Rumors spread that something untoward had occurred although there were no witnesses to this. Disputes arose, and the community was split into factions. Meanwhile, Aisha had been ill, and unaware of the stories. At first, Muhammad himself was unsure of what to believe, but eventually trusted Aisha's protestations of innocence. Eventually, verses were revealed, establishing her innocence, and condemning the slanders and the libel. Although the episode was uneasy for both Muhammad and Aisha, in the end, it reinforced their mutual love and trust.
Juwayriyya bint al-Harith
One of the captives from the skirmish with the Banu Mustaliq was Juwayriyya bint al-Harith, who was the daughter of the tribe's chieftain. Her husband, Mustafa bin Safwan, had been killed in the battle. She initially fell among the booty of Muhammad's companion Thabit b. Qays b. Al-Shammas. Upon being enslaved, Juwayriyya went to Muhammad requesting that she - as the daughter of the lord of the Mustaliq - be released, however the Prophet refused. Meanwhile her father approached Muhammad with ransom to secure her release, but Muhammed still refused to release her. Muhammad then offered to marry her, and she accepted. When it became known that tribes persons of Mustaliq were kinsmen of the prophet of Islam through marriage, the Muslims began releasing their captives. Thus, Muhammad's marriage resulted in the freedom of nearly one hundred families whom he had recently enslaved.
Safiyya bint Huyeiy Ibn Akhtab
Safiyya bint Huyayy was a noblewoman, the daughter of Huyayy ibn Akhtab, chief of the Jewish tribe Banu Nadir, who was killed at the Battle of the Trench. She had been married first to the poet Sallam ibn Mishkam, who had divorced her, and second to Kenana ibn al-Rabi, a commander. In 628, at the Battle of Khaybar, Banu Nadir was defeated, her husband was executed and she was taken as a prisoner. Muhammad freed her from her captor Dihya and proposed marriage, which Safiyya accepted. According to Martin Lings, Muhammad had given Safiyyah the choice of returning to the defeated Banu Nadir, or becoming Muslim and marrying him, and Safiyyah opted for the latter choice.
According to a hadith, Muhammad's contemporaries believed that due to Safiyya's high status, it was only befitting that she be manumitted and married to Muhammad. Modern scholars believe that Muhammad married Safiyya as part of reconciliation with the Jewish tribe and as a gesture of goodwill. John L. Esposito states that the marriage may have been political or to cement alliances.[original research?] Haykal opines that Muhammad's manumission of and marriage to Safiyaa was partly in order to alleviate her tragedy and partly to preserve their dignity, and compares these actions to previous conquerors who married the daughters and wives of the kings whom they had defeated. According to some, by marrying Safiyyah, Muhammad aimed at ending the enmity and hostility between Jews and Islam.

**What the task requires:**
Decide whether each statement agrees with the passage on Aisha, Juwayriyya and Safiyya. Answer yes or no, and quote the words of the passage that decide it.
1. Juwayriyya's father brought ransom to Muhammad to free her.
2. Safiyya's first husband was the commander Kenana ibn al-Rabi.
3. Aisha knew about the rumors while she was ill.

[Scene geometry reasoning lines]
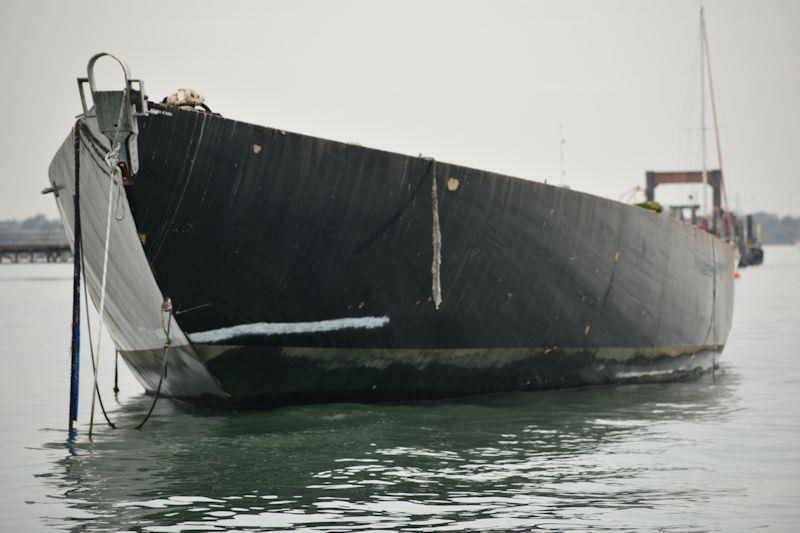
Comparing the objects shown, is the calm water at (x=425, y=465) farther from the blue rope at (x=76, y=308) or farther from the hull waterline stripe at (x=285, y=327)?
the hull waterline stripe at (x=285, y=327)

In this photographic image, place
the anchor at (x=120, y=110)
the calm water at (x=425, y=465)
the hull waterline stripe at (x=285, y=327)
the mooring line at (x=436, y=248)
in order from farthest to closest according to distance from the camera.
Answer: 1. the mooring line at (x=436, y=248)
2. the hull waterline stripe at (x=285, y=327)
3. the anchor at (x=120, y=110)
4. the calm water at (x=425, y=465)

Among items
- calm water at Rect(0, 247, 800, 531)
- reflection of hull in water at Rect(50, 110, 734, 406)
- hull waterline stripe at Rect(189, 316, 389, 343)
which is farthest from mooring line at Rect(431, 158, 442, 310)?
calm water at Rect(0, 247, 800, 531)

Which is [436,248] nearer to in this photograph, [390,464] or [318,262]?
[318,262]

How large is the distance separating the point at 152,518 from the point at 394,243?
4115mm

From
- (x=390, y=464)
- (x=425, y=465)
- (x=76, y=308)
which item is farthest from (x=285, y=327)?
(x=425, y=465)

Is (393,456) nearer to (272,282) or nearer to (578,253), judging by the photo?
Result: (272,282)

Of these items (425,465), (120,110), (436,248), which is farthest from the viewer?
(436,248)

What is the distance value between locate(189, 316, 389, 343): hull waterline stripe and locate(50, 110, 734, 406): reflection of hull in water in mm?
14

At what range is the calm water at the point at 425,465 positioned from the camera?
5922 millimetres

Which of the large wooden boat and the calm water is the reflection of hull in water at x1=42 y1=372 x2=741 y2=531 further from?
the large wooden boat

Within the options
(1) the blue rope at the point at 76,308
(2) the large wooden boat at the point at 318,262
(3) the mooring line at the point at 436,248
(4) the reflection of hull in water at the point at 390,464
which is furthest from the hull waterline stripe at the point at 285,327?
(1) the blue rope at the point at 76,308

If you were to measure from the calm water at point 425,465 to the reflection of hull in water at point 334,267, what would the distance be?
1.32 ft

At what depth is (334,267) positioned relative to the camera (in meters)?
9.20

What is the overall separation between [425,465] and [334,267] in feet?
7.91
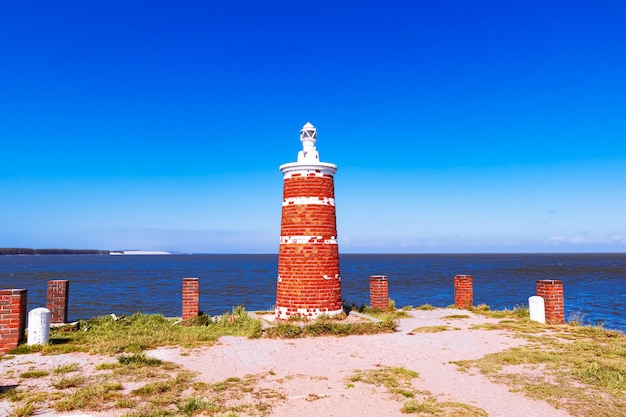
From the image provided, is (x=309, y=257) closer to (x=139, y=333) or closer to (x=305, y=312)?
(x=305, y=312)

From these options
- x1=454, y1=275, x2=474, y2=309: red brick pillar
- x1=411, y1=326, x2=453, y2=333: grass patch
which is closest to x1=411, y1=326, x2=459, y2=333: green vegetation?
x1=411, y1=326, x2=453, y2=333: grass patch

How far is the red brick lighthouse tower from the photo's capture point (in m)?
14.2

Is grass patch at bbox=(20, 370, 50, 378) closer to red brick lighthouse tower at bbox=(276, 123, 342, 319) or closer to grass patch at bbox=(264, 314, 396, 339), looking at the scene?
grass patch at bbox=(264, 314, 396, 339)

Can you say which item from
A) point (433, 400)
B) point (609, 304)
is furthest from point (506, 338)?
point (609, 304)

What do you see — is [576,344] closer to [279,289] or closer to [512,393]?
[512,393]

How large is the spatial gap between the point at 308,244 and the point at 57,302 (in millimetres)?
7984

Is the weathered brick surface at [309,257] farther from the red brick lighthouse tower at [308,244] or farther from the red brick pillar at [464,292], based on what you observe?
the red brick pillar at [464,292]

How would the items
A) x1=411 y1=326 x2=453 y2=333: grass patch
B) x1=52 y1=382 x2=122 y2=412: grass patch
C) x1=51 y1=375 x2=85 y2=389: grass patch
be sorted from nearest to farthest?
x1=52 y1=382 x2=122 y2=412: grass patch
x1=51 y1=375 x2=85 y2=389: grass patch
x1=411 y1=326 x2=453 y2=333: grass patch

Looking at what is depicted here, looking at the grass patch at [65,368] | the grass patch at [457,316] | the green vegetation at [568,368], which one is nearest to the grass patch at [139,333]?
the grass patch at [65,368]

**Your response:**
1. Yes: "her father approached Muhammad with ransom to secure her release"
2. No: "She had been married first to the poet Sallam ibn Mishkam"
3. No: "Aisha had been ill, and unaware of the stories."